Las primeras noches fueron las más difíciles.
Dormir se sentía peligroso. Como si cerrar los ojos pudiera arrastrarme otra vez a esa nada de la que acababa de escapar. Tenía miedo de no volver a despertar. De que todo fuera un préstamo del destino y no una segunda oportunidad.
Grace se turnaba con Lina para quedarse conmigo. A veces solo le bastaba sostenerme la mano y poner música baja. Otras, hablaba mientras pensaba que yo dormía. Pero yo escuchaba. Siempre escuchaba.
—Me da miedo perderte de otra forma —susurró una noche—. No a la Jay que estaba dormida. A esta. A la nueva. A la que no sé si todavía me quiere igual.
No pude responder. Pero sus palabras me arañaron por dentro. ¿La quería igual? ¿Era posible querer igual cuando ya no éramos las mismas?
Al día siguiente, intenté escribir. Una palabra. Un trazo. Nada salió. Sentí rabia. Frustración. Como si incluso lo que más amaba me estuviera negado. Grace lo notó. Se sentó en silencio, y me trajo un marcador grueso.
—Dibujá, aunque sea garabatos. Aunque solo pongas un punto. Tu historia no tiene que empezar perfecta. Solo tiene que empezar.
Mi cuerpo dolía. No solo por la falta de movilidad, sino porque sentía que habitaba otro cuerpo. Uno torpe, desconectado, lento. Como si mi alma hubiera vuelto, pero no encajara del todo.
La fisioterapeuta me explicó que era normal. Que mi cuerpo recordaría. Que la memoria muscular existe. Pero, ¿cómo se recuerda algo que uno nunca sintió propio?
Cada sesión era un duelo. Aprender a sentarme, a sostener el cuello, a girar. Como una niña con cuerpo de adulta. Una extraña en mi propia piel. Lloraba en silencio. Me enojaba. Fingía estar fuerte. Pero al final, cada avance mínimo me devolvía un poco de dignidad.
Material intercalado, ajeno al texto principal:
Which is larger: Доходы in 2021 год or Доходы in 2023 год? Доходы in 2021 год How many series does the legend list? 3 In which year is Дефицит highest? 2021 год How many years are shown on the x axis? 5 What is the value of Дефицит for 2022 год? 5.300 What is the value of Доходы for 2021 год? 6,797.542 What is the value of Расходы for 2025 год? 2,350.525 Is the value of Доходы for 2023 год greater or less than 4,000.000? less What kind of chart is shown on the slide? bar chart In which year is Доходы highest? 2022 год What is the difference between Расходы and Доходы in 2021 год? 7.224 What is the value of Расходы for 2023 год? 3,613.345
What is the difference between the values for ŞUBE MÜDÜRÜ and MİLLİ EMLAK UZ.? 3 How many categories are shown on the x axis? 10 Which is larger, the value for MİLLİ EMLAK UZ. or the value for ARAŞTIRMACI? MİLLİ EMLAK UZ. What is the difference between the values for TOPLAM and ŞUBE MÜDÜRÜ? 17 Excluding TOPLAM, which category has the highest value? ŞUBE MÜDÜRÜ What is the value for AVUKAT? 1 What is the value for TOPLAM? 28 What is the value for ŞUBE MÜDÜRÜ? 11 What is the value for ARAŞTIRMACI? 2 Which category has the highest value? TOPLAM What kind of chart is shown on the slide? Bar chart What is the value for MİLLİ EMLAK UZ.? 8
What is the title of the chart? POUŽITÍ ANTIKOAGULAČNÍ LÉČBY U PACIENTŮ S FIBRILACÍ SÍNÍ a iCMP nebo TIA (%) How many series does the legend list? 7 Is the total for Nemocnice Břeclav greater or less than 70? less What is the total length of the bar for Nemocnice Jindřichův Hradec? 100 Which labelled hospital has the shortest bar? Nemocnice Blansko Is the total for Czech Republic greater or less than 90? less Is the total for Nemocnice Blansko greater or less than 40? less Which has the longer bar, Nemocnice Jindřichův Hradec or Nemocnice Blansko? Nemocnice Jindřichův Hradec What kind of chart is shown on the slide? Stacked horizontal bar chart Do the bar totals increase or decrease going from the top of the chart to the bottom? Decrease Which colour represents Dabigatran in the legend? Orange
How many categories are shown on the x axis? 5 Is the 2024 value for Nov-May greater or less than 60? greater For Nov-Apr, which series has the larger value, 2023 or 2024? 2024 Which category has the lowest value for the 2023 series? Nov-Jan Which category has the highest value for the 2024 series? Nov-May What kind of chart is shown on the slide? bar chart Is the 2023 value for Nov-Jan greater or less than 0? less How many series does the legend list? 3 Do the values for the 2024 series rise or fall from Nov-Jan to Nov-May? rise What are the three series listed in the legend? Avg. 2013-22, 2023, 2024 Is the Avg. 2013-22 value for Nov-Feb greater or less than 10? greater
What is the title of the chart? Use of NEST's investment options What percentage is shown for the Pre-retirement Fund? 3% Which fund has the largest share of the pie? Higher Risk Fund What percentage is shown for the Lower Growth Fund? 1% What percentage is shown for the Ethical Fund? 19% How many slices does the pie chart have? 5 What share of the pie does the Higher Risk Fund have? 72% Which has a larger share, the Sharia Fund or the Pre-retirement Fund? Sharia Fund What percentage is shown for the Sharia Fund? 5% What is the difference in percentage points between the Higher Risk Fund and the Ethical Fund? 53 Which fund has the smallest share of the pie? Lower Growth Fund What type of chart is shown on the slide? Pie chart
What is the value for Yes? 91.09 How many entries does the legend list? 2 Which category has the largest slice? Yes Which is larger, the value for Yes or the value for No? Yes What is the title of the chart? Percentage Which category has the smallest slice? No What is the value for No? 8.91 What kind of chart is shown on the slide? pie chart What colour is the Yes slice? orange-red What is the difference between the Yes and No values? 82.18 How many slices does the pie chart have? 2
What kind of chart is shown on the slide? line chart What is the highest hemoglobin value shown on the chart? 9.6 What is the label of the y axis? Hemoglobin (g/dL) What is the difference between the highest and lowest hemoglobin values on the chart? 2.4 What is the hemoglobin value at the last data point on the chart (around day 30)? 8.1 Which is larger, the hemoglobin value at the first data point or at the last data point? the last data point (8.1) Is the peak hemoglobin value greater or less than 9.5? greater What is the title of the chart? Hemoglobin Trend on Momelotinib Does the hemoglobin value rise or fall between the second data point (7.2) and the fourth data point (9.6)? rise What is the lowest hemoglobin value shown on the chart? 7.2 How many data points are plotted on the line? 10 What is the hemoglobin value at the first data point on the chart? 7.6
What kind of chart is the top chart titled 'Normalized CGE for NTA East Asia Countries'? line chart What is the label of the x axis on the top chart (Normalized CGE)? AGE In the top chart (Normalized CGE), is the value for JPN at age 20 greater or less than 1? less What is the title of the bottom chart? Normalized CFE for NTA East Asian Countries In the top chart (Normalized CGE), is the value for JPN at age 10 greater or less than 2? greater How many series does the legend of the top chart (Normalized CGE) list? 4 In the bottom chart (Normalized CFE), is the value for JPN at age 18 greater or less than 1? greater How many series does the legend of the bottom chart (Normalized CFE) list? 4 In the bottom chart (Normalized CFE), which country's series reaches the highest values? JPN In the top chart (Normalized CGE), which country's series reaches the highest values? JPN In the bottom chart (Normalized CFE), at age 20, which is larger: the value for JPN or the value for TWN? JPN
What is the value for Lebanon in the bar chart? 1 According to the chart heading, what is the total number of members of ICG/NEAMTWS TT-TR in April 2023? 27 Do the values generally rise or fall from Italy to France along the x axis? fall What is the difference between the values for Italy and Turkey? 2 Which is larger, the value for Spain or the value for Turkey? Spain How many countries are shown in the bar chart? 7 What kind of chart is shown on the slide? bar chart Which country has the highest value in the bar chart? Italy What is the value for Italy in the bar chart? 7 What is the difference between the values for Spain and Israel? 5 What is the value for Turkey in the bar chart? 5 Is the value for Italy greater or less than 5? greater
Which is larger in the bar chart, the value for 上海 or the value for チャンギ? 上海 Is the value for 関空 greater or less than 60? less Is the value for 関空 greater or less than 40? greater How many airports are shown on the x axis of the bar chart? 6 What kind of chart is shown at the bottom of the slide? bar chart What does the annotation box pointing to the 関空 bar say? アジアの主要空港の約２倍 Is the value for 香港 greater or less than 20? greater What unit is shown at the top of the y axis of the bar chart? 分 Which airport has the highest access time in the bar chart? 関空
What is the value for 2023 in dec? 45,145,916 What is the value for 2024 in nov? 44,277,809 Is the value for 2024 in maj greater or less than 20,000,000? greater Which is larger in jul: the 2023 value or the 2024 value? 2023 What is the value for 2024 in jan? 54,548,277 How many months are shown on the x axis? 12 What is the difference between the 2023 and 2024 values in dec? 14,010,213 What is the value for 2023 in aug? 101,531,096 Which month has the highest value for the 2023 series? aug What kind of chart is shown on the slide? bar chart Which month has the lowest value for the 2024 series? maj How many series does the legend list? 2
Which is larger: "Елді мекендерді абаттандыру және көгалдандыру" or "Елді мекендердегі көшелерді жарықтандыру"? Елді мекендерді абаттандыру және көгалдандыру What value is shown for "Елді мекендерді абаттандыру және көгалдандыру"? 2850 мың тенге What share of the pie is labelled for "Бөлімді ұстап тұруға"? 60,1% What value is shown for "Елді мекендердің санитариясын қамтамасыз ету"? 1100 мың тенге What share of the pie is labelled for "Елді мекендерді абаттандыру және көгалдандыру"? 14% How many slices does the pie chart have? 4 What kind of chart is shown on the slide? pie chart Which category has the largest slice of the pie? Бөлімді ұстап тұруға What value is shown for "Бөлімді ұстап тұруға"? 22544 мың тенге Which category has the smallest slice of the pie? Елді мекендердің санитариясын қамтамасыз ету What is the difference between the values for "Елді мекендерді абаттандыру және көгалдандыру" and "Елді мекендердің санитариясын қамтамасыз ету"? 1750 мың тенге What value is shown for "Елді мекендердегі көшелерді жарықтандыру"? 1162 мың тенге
Kevin venía todos los días. A veces me leía. A veces hablábamos de películas malas. Me hacía reír. O al menos lo intentaba. Un día, trajo una de mis novelas favoritas y empezó a leer en voz alta con tono dramático. Cada personaje tenía voz diferente. Me reí hasta que me dolió el pecho.
—Estás rara —me dijo una tarde, sin malicia—. Pero también estás más... tú.
Levanté una ceja.
—¿Qué significa eso?
Él sonrió.
—Que ahora hablas más. Que ahora no fingís estar bien. Que ahora... me dejás verte rota. Y eso también es amor.
—¿Y si no vuelvo a ser la misma? —pregunté, bajando la mirada.
—Entonces me vas a gustar en todas tus versiones —respondió sin dudar.
Esa noche, por primera vez, pedí que apagaran todas las luces. Me acosté con los ojos abiertos, respirando hondo. Tratando de no temerle a la oscuridad. Al silencio. Pensé en todo lo que había sido. En lo que estaba dejando atrás. En lo que quería conservar.
Matías se coló en la habitación pasadas las once. Traía una libreta y un bolígrafo. No dijo nada. Se sentó en el suelo junto a mi cama. Dibujó. Me mostró un retrato de mí, sonriendo. Le faltaban detalles, pero era hermosa.
—Así te recuerdo —susurró—. Y así quiero volver a verte.
Le apreté los dedos, con la poca fuerza que tenía. Fue suficiente para que sonriera.
—Lo estás logrando, Jay. No lo dudes.
En la madrugada, soñé con mi cuerpo caminando. No corría. No bailaba. Solo caminaba. Lento, firme. Como si cada paso fuera una declaración de existencia. Al despertar, me sentí menos frágil. Más aquí.
Por fin, empezaba a habitar mi cuerpo. Y aunque todavía no sabía quién era exactamente, por primera vez en mucho tiempo… no me dolía estar ahí.